Halbnackt, hautnah, verletzlich

Wenn beim Anblick der Wand der linke Fuss zu zittern beginnt.

Von Alfons Ummenhofer

Es gibt Bücher, die verdienen auch lange nach ihrem Erscheinen eine Würdigung. Dazu gehört der 2008 erschienene Band von Dirk von Nayhauss, der zwanzig Grössen der internationalen Bergsteiger- und Kletterszene interviewte. Die Gespräche mit legendären Figuren wie Reinhold Messner, Oswald Oelz und Chris Bonington, mit aktuellen Medienstars wie den Huberbuam, Gerlinde Kaltenbrunner, Ueli Steck oder mit dem Jungstar David Lama sind unglaublich dicht gepackt.

Aber geht so was auf? Zwanzig Gespräche zum immerselben Thema? Wird das auf Dauer nicht langweilig? Und wurde nicht alles schon mal gesagt: was einen in die Berge treibt, was den Auftrieb bewirkt, was Ängste auslöst? Dirk von Nayhauss hat dieses Problem gut gelöst: Er führte keine Standardinterviews, besuchte viele seiner GesprächspartnerInnen zu Hause, kannte ihre Geschichte und ihre heiklen Punkte und liess sich von Stephan Siegrist durch die Nordwand auf den Eiger führen.

Von daher bietet die Lektüre der Interviews hautnahe Einblicke. Man ahnt, was der Spitzenkletterer Thomas Huber meint, wenn er gleich zum Auftakt bekennt, dass er sich «unten, wenn der beschwerliche, gefährliche Weg hinter mir liegt», am wohlsten fühle (denn dann liegt der mühsame und oft riskante Zustieg zur Wand hinter ihm) - und wenn er kurz danach von der Angst berichtet, die er hat, bevor er losgeht. Oder wenn Josune Bereziartu, die als erste Frau eine Route im Schwierigkeitsgrad 9a+ kletterte, erzählt, wie ihr beim Anblick des Walkerpfeilers an den Grandes Jorasses im Montblanc-Gebiet der linke Fuss zu zittern anfing.

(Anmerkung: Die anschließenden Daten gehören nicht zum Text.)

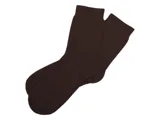 Носки однотонные «Socks» женские — фото 28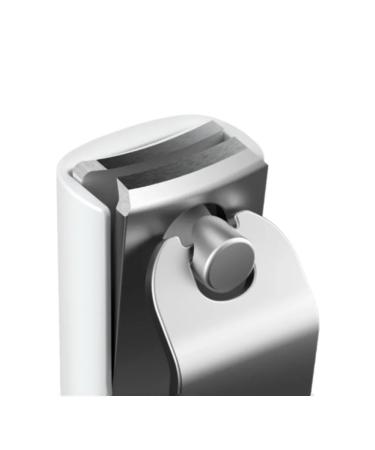 Xiaomi Nail clippers - Buy Online on GoSupps.com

Die SuperheldInnen sind also auch Menschen wie du und ich. Sie kennen die Furcht - und werden dennoch immer wieder angetrieben. «Ich wollte erfahren, warum sie immer wieder losziehen», schreibt von Nayhauss in der Einleitung. Nach der Lektüre hat man eine ziemlich genaue Vorstellung davon.

Den Kick erhält das Buch jedoch durch die aussergewöhnlichen Fotos. Dirk von Nayhauss durfte ganz nahe herangehen. Seine Schwarz-Weiss-Porträts zeigen die BergsteigerInnen in bisher unbekannter Klarheit: Sie hängen nicht an Felsen herum, sondern stehen einzeln vor einem neutralem Hintergrund. Nicht Action ist zu sehen, sondern das Individuum - manche mit entblösstem Oberkörper, was ihre Stärke, aber auch Verletzlichkeit unterstreicht. Die Hände sind wichtig, die faltenreichen Gesichter, vor allem aber die Augen. Denn die leuchten. Und einmal sind die Füsse von Oswald Oelz zu sehen, dem bei einer Expedition die Zehen erfroren. Die Bilder und alle Gespräche unterstreichen die Ernsthaftigkeit, mit der die Einzelnen die Risiken abwägen, bevor sie losziehen. Wie gross das Risiko ist, zeigte der Tod von Harald Berger, der ebenfalls porträtiert wird. Kurz vor der Fertigstellung des Buches brach ein Eisdach über ihm zusammen. «Extrem am Berg» ist, wie Emil Zopfi im Vorwort zu Recht bemerkt, ein unerwartetes und auf seine Art extremes Bergbuch.